March 2002

The Rose Engagement

By Richard E. and Beverly A. Brown

Shaffer, Brown & Associates, 202 pages, ISBN: 0-9648742-0-2, $15

Reviewed by Robert H. Colson, PhD, CPA, The CPA Journal

In this book, the auditors are the good guys in white hats, unmasking a massive fraud by adhering to principle in the face of a client’s argument that the transaction amount was too small to be material. Does this sound too good to be true when the news headlines blare the media’s perception of accounting and auditing failure? Do such things happen only in books? Alternatively, can we become better, more perceptive accountants by reading about accounting role models, albeit fictional?

These questions ran through my mind as I read the Browns’ accounting teaching novel on the train during two days when my fellow commuters were engrossed in the latest news about Enron, and the novel held my interest throughout.

The Rose Engagement has intrigue, murder, and action. The story unfolds as a Cleveland CPA firm accepts an engagement to pursue a Yellow Book audit of certain functions of the White House executive staff. The audit goes smoothly until an audit manager stumbles across a transaction that a temporary employee had mistakenly paid from the wrong fund. When the audit manager tries to resolve this audit question according to standard audit procedures, the chief of staff tries to evade her routine questions. She decides to track down the details of the transaction, but before she can get started she becomes the victim of a hit-and-run accident. The story unfolds from there, and you will like the book better if you read the denouement for yourself.

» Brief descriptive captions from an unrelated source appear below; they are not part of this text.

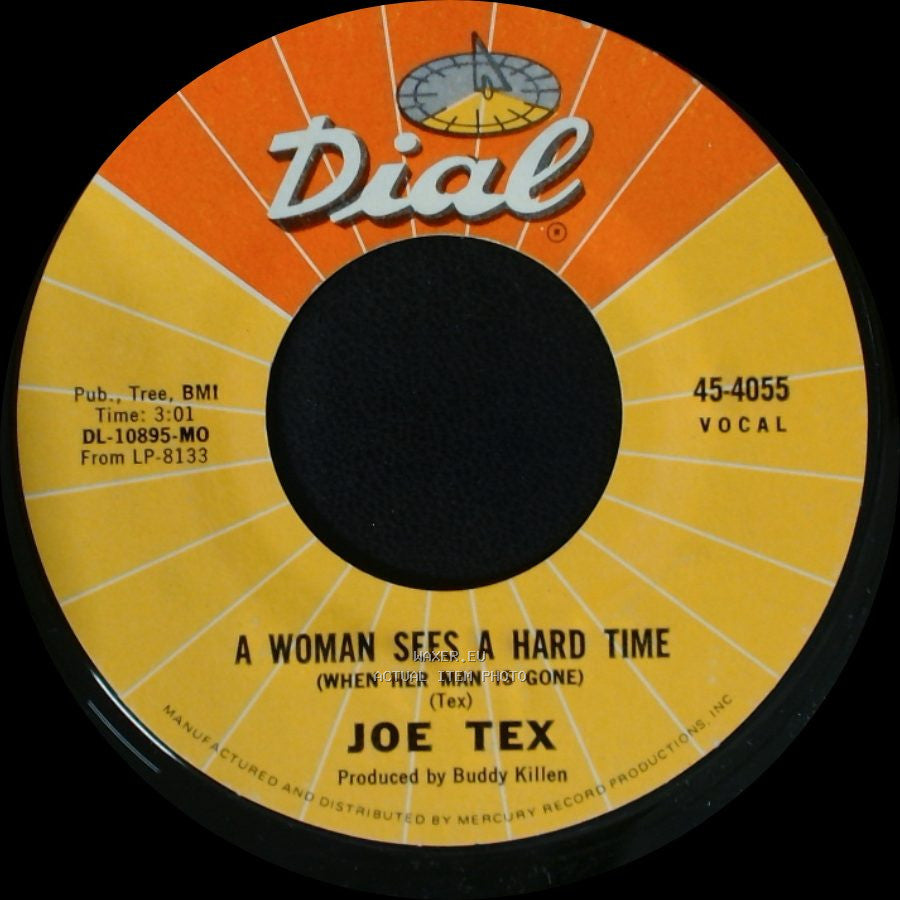 Joe Tex - A Woman Sees A Hard Time (When Her Man Is Gone) / Show Me side A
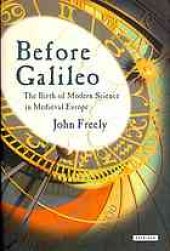 book Before Galileo : the birth of modern science in medieval Europe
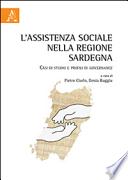 L'assistenza sociale nella regione Sardegna. Casi di studio e profili di governance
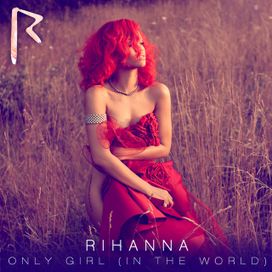 Only Girl (In The World) - 2010 • Sencillo/EP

Because The Rose Engagement is a teaching novel, it emphasizes abstractions such as auditor independence, GAAP, GAAS, GAGAAS, and auditor responsibilities and ethics. The characters are not well developed—probably because the novel’s primary objective is to teach about certain accounting responsibilities—and the plot is also fairly straightforward and uncomplicated, again because of the novel’s teaching focus. Nonetheless, at only a few points does the book becomes self-consciously and obviously didactic, such as when a partner explains to a staff accountant that GAAP stands for … you see my point.

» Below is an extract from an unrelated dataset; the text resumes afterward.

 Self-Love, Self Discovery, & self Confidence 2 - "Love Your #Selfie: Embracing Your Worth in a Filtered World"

Some accounting circles bemoan the dearth of strong CPA role models in literature and film—doctors, detectives, government agents, lawyers, professors, and athletes seem to get the best parts. Would more popular movies and books about accountants persuade more young people to enter the profession? Read The Rose Engagement and form your own conclusions about the desirability of a literature about accountants. If we need heroes, can we find them in fiction?